「你们可曾见过除却他们意外的莰族人?」黄辉追问道。
妇人摇头,「不曾,莰族人世代都隐居在莰族村那山坳中,直至前些日子,有人不小心打猎误闯西山,后来原模原样赶了回来了,这才起了他们去莰族村一探究竟的头。只是,赶了回来之后,却都身染重病不治而亡,乃至于整个柳茂县生灵涂炭。」
「那他们见到了什么?」
「据回来的人说,他们什么都没见到,整个部落都留下一具具尸骨残骸,何都没见着。」
林菀儿颔首,怕也只能问到此处了。
几人走出堂屋,脑袋里却是一片混沌,这没来由一股脑儿的信息,仿佛是剪不断理还乱的丝线,总也没个尽头,黄辉亦如此,他轻叹一声,「不知澜之兄有何看法?」
他这么一问,林菀儿才想起原来谢霖一直都在,故而也好奇得转头看向他,谢霖轻咳一声,润了润喉咙,才道,「那妇人像是并未说出统统实情。」
林菀儿也感觉到了,只是她却分不清她说得到底是是真是假,「那几分真几分假?」
「到底有几分真假,等黄侍郎查过后便可知晓,只是在下看来,她像是在隐瞒些何。」谢霖扶着墙,本想沿着墙根走几步,却忽然觉着背后一凉,他猛然扭头看去,却是毫无一人。
林菀儿回身,以为谢霖的身体不适,「谢郎君可安好?」
谢霖再回头,那种被窥探之感犹然消散,他浅笑,「无事,许是我想多了。」
几人在院门外相互告别,带上幂篱的林菀儿则与黄辉大摇大摆地从妙安堂的堂大门处走了出来,紫薇早早得便去了妙安堂后门通知了小五将马车赶到了堂门口,只是,待到他们上了马车之后,却顿觉着这马车中有一种压迫感。

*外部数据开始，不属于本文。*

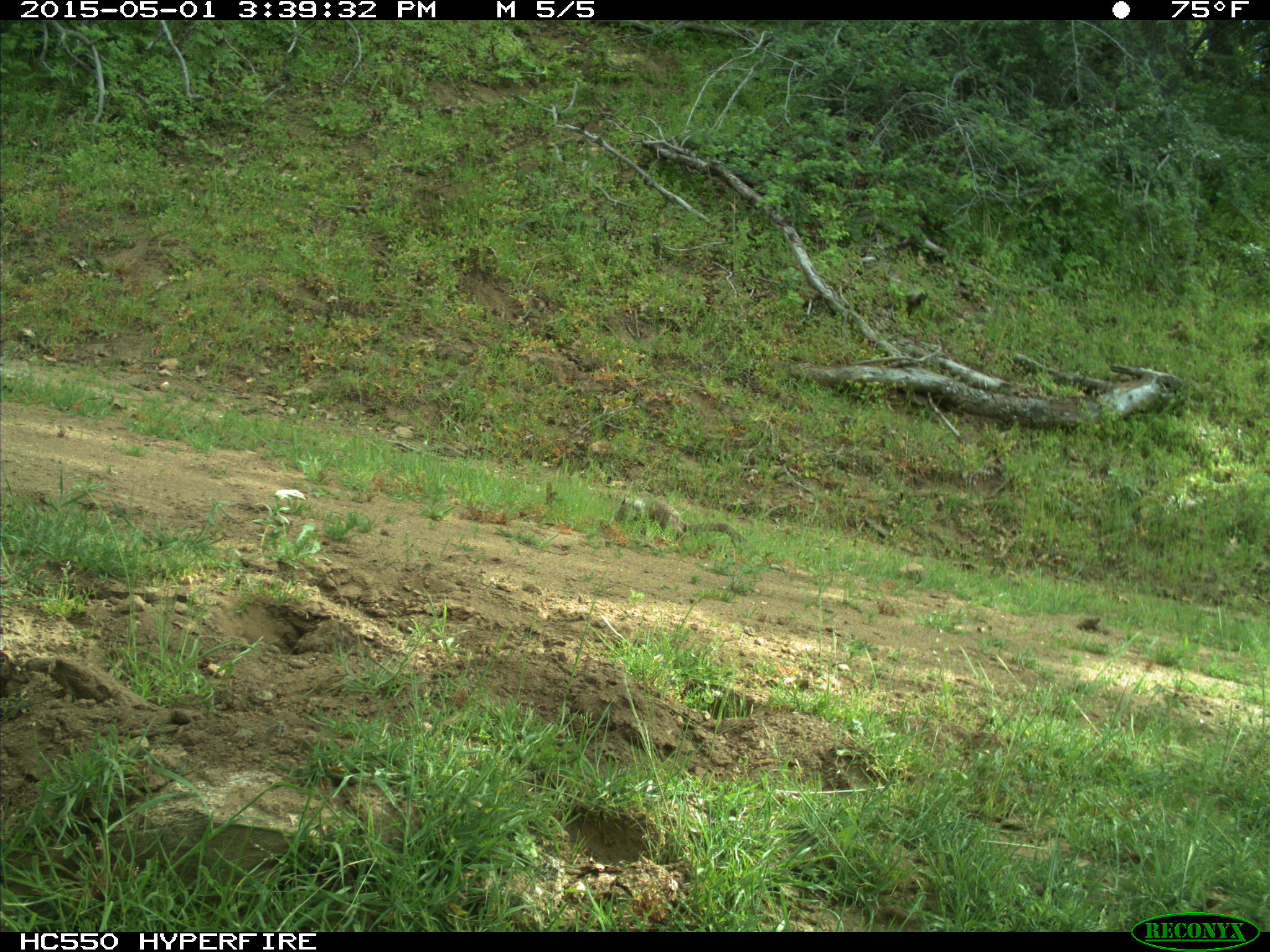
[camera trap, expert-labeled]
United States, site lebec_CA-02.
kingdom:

他二人突然反应过来想要下车,却被一声喝住,「站住!」
黄辉恭敬得跪坐了下来,将林菀儿挡在了身后方,笑脸盈盈道,」三叔父,别来无恙啊。「
黄瑜也不听他的寒暄,直截了当道,「前些日子,族学中便传出消息,说是黄小三郎已逃堂半月,可有此事?」
「叔父,你可冤枉我了,家中祖父病重,我无心上学,这些我也同先生说过了。」黄辉低着头,显得极为谦逊。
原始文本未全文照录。